## EXERCISE DETAILS
Return only the lines starting at the line that contains "What is the distance you" and ending with the final line of the listing; include both endpoints.
____ DATA SHOWN
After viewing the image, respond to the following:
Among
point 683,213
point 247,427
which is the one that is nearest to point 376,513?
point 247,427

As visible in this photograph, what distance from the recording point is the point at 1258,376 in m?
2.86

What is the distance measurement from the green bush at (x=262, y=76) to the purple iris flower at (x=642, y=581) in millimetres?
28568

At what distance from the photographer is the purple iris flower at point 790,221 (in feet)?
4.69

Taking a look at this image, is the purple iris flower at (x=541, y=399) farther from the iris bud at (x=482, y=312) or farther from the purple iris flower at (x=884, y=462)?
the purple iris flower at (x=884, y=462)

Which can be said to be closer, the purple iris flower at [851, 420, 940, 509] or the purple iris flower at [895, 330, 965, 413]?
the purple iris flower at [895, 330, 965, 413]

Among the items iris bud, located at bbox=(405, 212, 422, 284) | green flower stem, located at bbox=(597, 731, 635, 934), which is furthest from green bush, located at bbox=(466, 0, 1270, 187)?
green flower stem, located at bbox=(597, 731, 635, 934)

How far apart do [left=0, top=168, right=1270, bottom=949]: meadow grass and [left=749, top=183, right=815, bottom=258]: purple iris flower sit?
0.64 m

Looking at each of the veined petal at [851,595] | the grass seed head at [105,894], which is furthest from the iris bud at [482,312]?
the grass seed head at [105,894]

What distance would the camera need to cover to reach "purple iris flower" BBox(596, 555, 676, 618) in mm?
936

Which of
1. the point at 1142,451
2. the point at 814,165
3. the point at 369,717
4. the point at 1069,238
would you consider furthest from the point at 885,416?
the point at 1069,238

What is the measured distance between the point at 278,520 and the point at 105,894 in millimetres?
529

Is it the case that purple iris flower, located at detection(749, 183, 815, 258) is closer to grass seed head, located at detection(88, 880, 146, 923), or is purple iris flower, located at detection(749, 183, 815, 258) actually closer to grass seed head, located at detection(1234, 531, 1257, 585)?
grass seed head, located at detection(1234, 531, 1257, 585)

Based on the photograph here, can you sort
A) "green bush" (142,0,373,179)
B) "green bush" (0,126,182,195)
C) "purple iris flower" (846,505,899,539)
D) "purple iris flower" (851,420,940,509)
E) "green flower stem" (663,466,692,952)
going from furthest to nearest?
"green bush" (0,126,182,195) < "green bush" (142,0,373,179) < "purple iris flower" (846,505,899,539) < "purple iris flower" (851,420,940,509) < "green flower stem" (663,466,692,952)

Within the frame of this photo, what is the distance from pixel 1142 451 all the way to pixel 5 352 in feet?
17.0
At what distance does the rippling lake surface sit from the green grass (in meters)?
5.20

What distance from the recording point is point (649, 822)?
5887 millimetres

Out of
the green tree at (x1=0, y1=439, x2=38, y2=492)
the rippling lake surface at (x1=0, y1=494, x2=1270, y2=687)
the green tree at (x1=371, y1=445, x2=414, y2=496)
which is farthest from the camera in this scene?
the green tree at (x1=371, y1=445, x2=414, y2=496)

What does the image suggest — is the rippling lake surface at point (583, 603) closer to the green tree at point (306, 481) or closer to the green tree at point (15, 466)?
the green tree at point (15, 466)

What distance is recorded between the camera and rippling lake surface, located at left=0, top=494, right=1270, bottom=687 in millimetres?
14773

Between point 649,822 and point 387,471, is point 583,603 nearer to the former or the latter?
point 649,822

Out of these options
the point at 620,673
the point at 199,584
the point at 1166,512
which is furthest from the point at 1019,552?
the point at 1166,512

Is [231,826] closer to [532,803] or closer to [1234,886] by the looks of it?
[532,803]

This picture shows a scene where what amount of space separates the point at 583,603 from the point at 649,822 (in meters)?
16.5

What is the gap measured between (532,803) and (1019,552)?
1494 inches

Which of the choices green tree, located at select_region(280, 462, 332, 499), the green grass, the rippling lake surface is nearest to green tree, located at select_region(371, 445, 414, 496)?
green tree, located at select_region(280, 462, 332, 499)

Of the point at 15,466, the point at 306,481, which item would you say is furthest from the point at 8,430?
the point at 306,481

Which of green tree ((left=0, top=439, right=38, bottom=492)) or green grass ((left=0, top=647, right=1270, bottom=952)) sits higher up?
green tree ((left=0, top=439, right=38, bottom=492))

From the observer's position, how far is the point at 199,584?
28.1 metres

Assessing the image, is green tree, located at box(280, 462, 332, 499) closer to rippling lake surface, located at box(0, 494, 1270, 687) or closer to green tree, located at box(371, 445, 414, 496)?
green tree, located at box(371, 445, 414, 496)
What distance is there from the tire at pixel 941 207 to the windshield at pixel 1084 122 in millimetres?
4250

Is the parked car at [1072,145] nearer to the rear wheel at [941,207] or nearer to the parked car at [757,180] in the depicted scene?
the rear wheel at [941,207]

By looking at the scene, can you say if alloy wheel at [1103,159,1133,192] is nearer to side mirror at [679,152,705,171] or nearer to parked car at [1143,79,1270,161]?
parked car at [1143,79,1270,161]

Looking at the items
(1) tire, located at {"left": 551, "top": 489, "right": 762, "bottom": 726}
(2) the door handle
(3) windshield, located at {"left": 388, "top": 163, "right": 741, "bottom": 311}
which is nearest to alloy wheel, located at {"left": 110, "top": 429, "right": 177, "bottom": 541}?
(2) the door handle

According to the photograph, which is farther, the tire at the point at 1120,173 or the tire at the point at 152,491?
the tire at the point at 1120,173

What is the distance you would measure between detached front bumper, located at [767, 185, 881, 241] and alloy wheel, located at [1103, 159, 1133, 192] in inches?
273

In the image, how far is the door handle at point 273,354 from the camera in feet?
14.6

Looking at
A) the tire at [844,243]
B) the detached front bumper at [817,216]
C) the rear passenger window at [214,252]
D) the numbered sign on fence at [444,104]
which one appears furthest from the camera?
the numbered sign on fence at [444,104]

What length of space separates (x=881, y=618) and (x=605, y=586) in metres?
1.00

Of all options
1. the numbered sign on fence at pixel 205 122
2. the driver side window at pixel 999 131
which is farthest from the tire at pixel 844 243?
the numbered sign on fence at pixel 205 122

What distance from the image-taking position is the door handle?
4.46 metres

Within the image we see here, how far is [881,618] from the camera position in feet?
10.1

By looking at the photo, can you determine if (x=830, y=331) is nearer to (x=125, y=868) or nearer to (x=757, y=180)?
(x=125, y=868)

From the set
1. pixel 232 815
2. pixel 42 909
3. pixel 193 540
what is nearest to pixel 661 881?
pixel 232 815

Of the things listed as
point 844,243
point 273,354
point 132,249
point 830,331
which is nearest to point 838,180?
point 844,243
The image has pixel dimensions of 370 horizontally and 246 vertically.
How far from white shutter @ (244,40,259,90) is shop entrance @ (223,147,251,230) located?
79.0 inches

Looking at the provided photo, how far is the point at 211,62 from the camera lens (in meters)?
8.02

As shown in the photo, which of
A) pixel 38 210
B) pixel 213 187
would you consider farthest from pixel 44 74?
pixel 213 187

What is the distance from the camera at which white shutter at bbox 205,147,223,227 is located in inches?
________
## ANSWER TO THIS EXERCISE
What is the distance you would measure between detached front bumper, located at [767, 185, 881, 241] and alloy wheel, located at [1103, 159, 1133, 192] in inches?
273

In the image, how far is the door handle at point 273,354 from the camera in feet?
14.6

Looking at
A) the tire at [844,243]
B) the detached front bumper at [817,216]
C) the rear passenger window at [214,252]
D) the numbered sign on fence at [444,104]
which one appears furthest from the camera?
the numbered sign on fence at [444,104]

What length of space separates (x=881, y=618) and (x=605, y=586) in metres?
1.00

Of all options
1. the numbered sign on fence at pixel 205 122
2. the driver side window at pixel 999 131
which is farthest from the tire at pixel 844 243?
the numbered sign on fence at pixel 205 122

What distance from the image-taking position is the door handle?
4.46 metres

Within the image we see here, how far is [881,618] from the camera position in feet?
10.1

By looking at the photo, can you determine if (x=830, y=331) is nearer to (x=125, y=868) or nearer to (x=757, y=180)?
(x=125, y=868)

From the set
1. pixel 232 815
2. pixel 42 909
3. pixel 193 540
what is nearest to pixel 661 881?
pixel 232 815

Of the things listed as
point 844,243
point 273,354
point 132,249
point 830,331
which is nearest to point 838,180?
point 844,243
The image has pixel dimensions of 370 horizontally and 246 vertically.
How far from white shutter @ (244,40,259,90) is shop entrance @ (223,147,251,230) located?
79.0 inches

Looking at the provided photo, how far is the point at 211,62 from the camera lens (in meters)?
8.02

As shown in the photo, which of
A) pixel 38 210
B) pixel 213 187
would you consider farthest from pixel 44 74?
pixel 213 187

What is the distance from the camera at which white shutter at bbox 205,147,223,227 is located in inches?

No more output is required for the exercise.